WASHINGTON — The results of an investigation into a deadly tour bus crash in New York last year that killed 15 passengers and helped prompt a crackdown on rogue bus operators by federal regulators are about to be released.
The five-member National Transportation Safety Board plans to meet Tuesday to determine the probable cause of the March 12, 2011, accident and make safety recommendations. The bus was returning to New York’s Chinatown from an overnight trip to a casino in Connecticut when it clattered along a highway guard rail, toppled over and crashed into the support pole for a highway sign. The pole knifed through the bus front to back along the window line, peeling the roof off all the way to the back tires.
Investigators already have determined that the bus was speeding at the time of the crash, and that the driver — Ophadell Williams — had a checkered work and driving history, including 18 suspensions of his driving privileges. Documents released by the board last month indicate that during the three days prior to the accident, Williams’ cellphone and rental car were in almost continuous use during the daytime hours when he had said he was sleeping,
Federal safety officials previously have expressed concern about the prevalence of operator fatigue in all modes of transportation, including the motor coach industry, which transports more than 700 million passengers a year in the U.S. — roughly the same as the domestic airlines.
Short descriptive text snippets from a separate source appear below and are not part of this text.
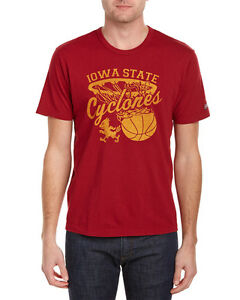 Details about Iowa State CYCLONES ISU Vintage Basketball T-SHIRT by  Tailgate - NWT 66% off!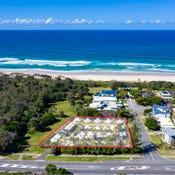 2 - 6 Tweed Coast Road, Cabarita Beach, NSW 2488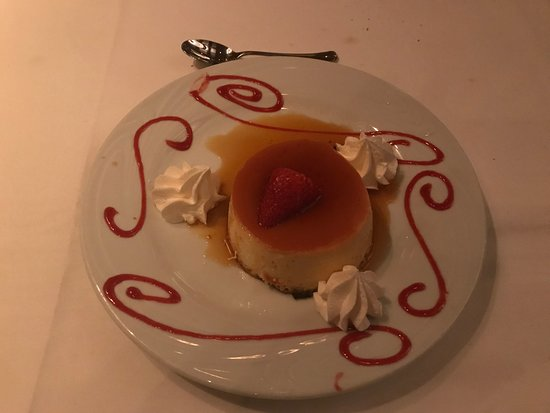 Chama Gaucha Brazilian Steakhouse: Flan (Mexican Custard) very good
The New York accident, and other fatal accidents in New Jersey and Virginia last spring, sparked an investigation by the Federal Motor Carrier Safety Administration into the safety of curbside bus operators. Last week, government safety officials swooped down on more than two dozen curbside bus operations that mostly ferry passengers in the busy East Coast transportation corridor between New York and Florida, closing them for safety violations in the largest single federal crackdown on the industry.